Binary Iterative Hard Thresholding Converges with Optimal Number of Measurements for 1-Bit Compressed Sensing
Namiko Matsumoto, Arya Mazumdar
TL;DR
This work establishes that binary iterative hard thresholding (BIHT) for 1-bit compressed sensing converges to the true sparse signal using the optimal number of measurements. By introducing the restricted approximate invertibility condition (RAIC) and proving it holds for Gaussian sensing matrices with $m = \tilde{O}(k/\\epsilon)$, the authors obtain a convergence rate where the error decays as $d_{\\mathcal{S}^{n-1}}(\\mathbf{x},\\hat{\\mathbf{x}}^{(t)}) \le 2^{2^{-t}}\\epsilon^{1-2^{-t}}$, and asymptotically reaches the $\\epsilon$-ball. The analysis hinges on a two-regime, distance-aware approach: a large-distance regime analyzed via an $\\varepsilon$-net and a small-distance regime controlled by local binary stable embeddings, enabling a finite-sample guarantee that matches information-theoretic lower bounds. This yields a practical, polynomial-time algorithm with the optimal dependence on both sparsity $k$ and accuracy $\\epsilon$, significantly advancing theory for nonconvex recovery with highly quantized measurements.
Abstract
Compressed sensing has been a very successful high-dimensional signal acquisition and recovery technique that relies on linear operations. However, the actual measurements of signals have to be quantized before storing or processing. 1(One)-bit compressed sensing is a heavily quantized version of compressed sensing, where each linear measurement of a signal is reduced to just one bit: the sign of the measurement. Once enough of such measurements are collected, the recovery problem in 1-bit compressed sensing aims to find the original signal with as much accuracy as possible. The recovery problem is related to the traditional "halfspace-learning" problem in learning theory. For recovery of sparse vectors, a popular reconstruction method from 1-bit measurements is the binary iterative hard thresholding (BIHT) algorithm. The algorithm is a simple projected sub-gradient descent method, and is known to converge well empirically, despite the nonconvexity of the problem. The convergence property of BIHT was not theoretically justified, except with an exorbitantly large number of measurements (i.e., a number of measurement greater than $\max\{k^{10}, 24^{48}, k^{3.5}/ε\}$, where $k$ is the sparsity, $ε$ denotes the approximation error, and even this expression hides other factors). In this paper we show that the BIHT algorithm converges with only $\tilde{O}(\frac{k}ε)$ measurements.

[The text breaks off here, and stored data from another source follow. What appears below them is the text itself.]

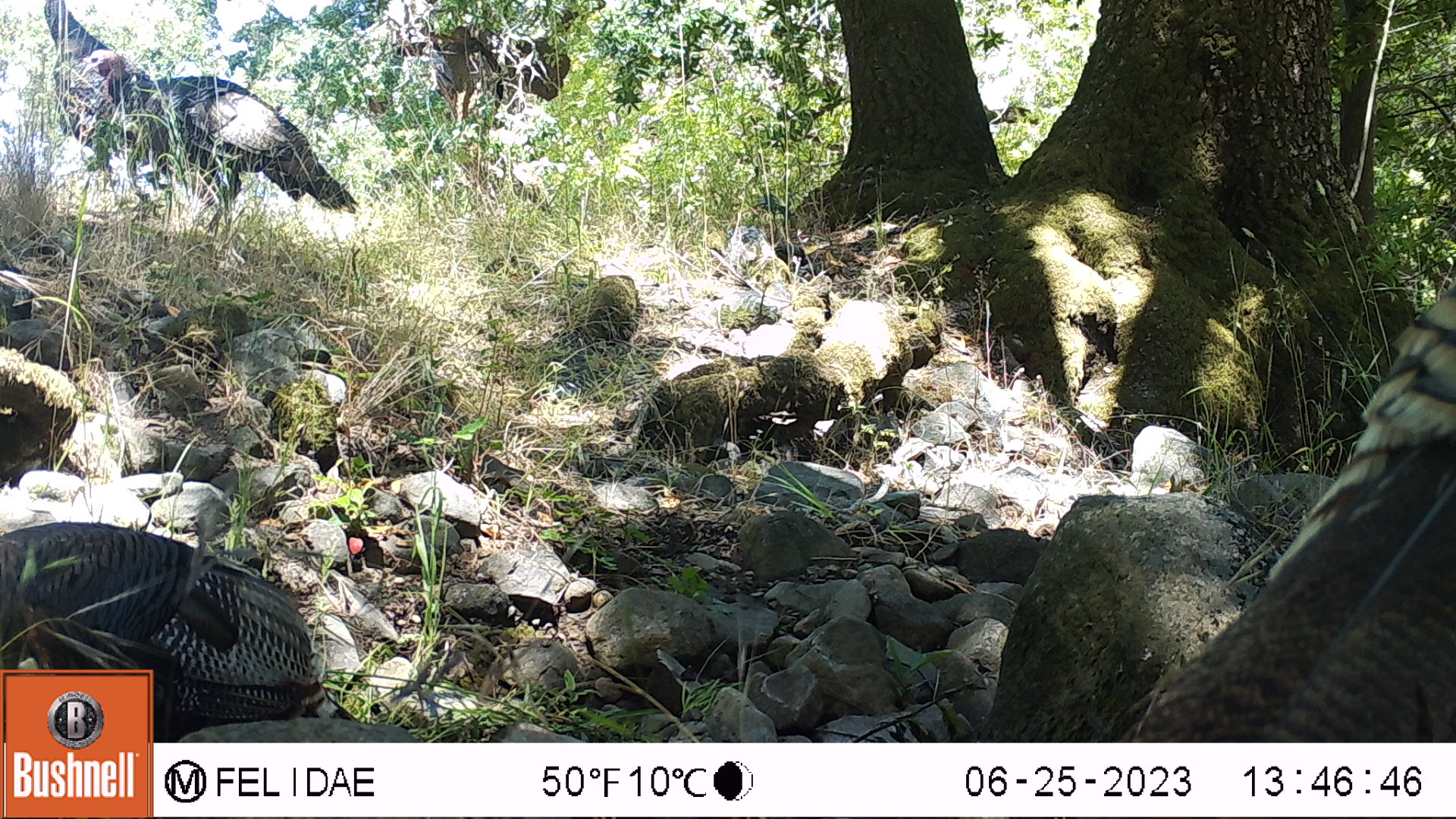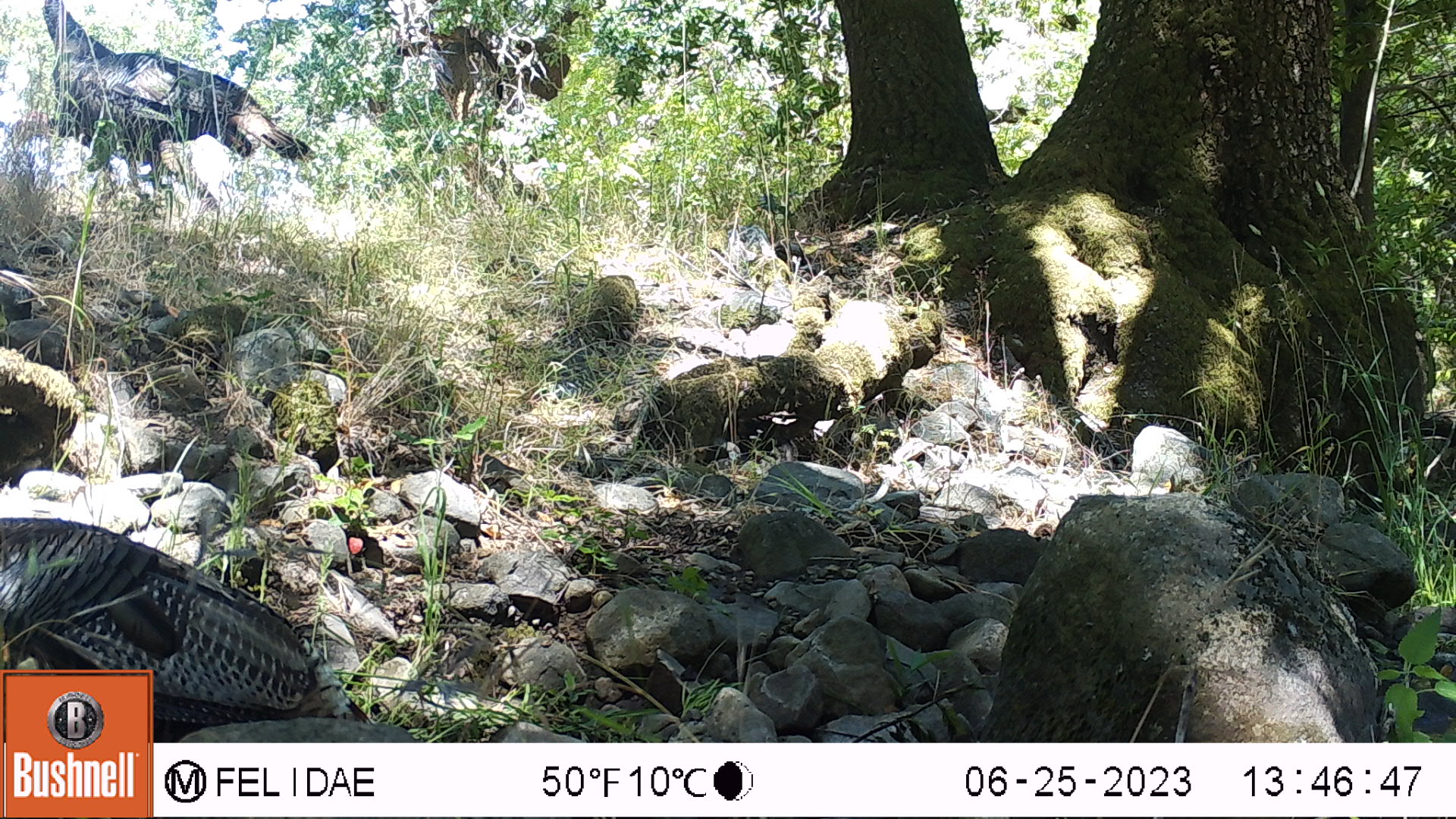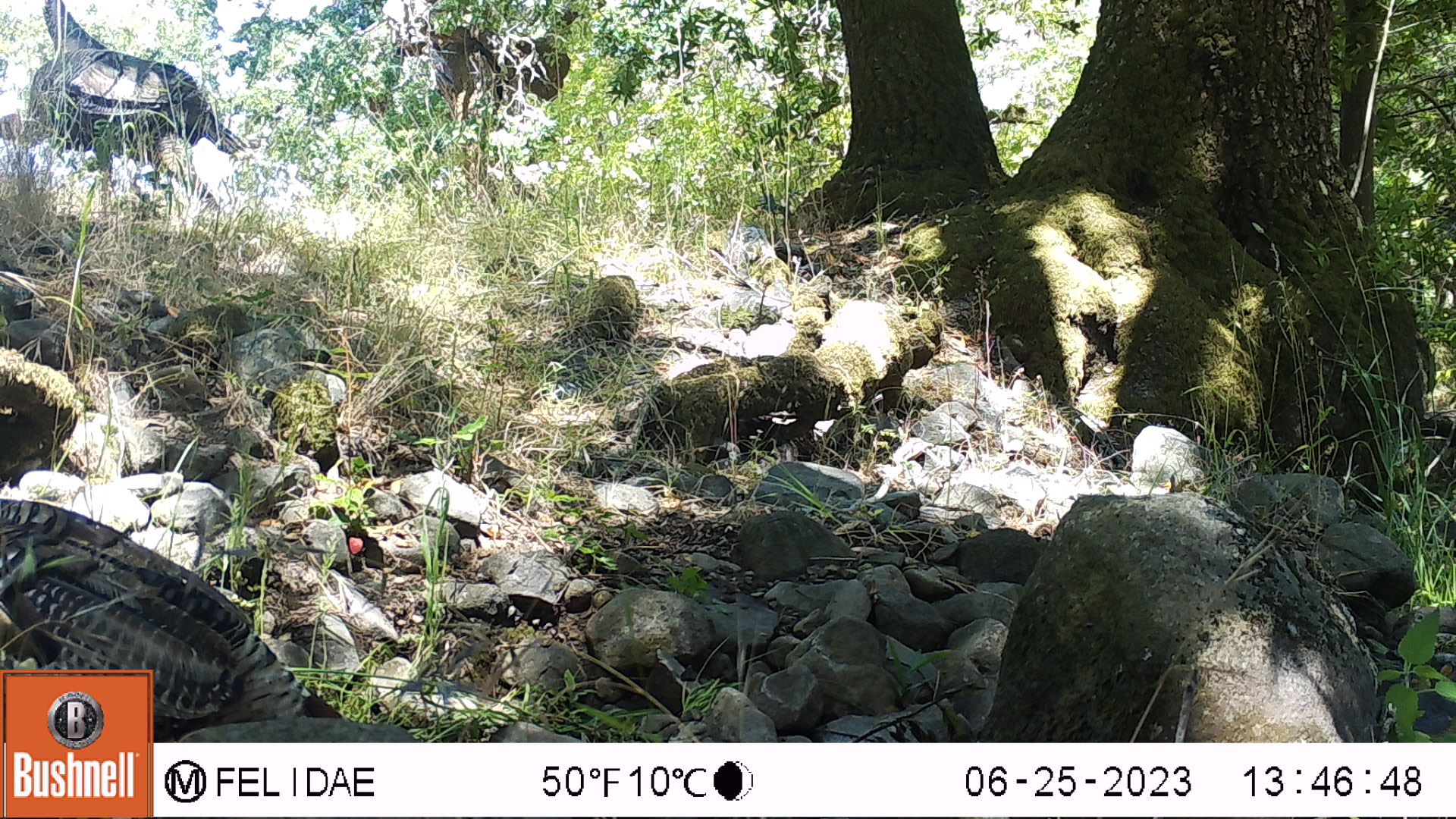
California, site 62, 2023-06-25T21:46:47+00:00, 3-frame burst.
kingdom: Animalia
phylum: Chordata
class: Aves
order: Galliformes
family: Phasianidae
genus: Meleagris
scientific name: Meleagris gallopavo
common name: turkey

Note that, this dependence on $k$ and $ε$ is optimal for any recovery method in 1-bit compressed sensing. With this result, to the best of our knowledge, BIHT is the only practical and efficient (polynomial time) algorithm that requires the optimal number of measurements in all parameters (both $k$ and $ε$). This is also an example of a gradient descent algorithm converging to the correct solution for a nonconvex problem, under suitable structural conditions.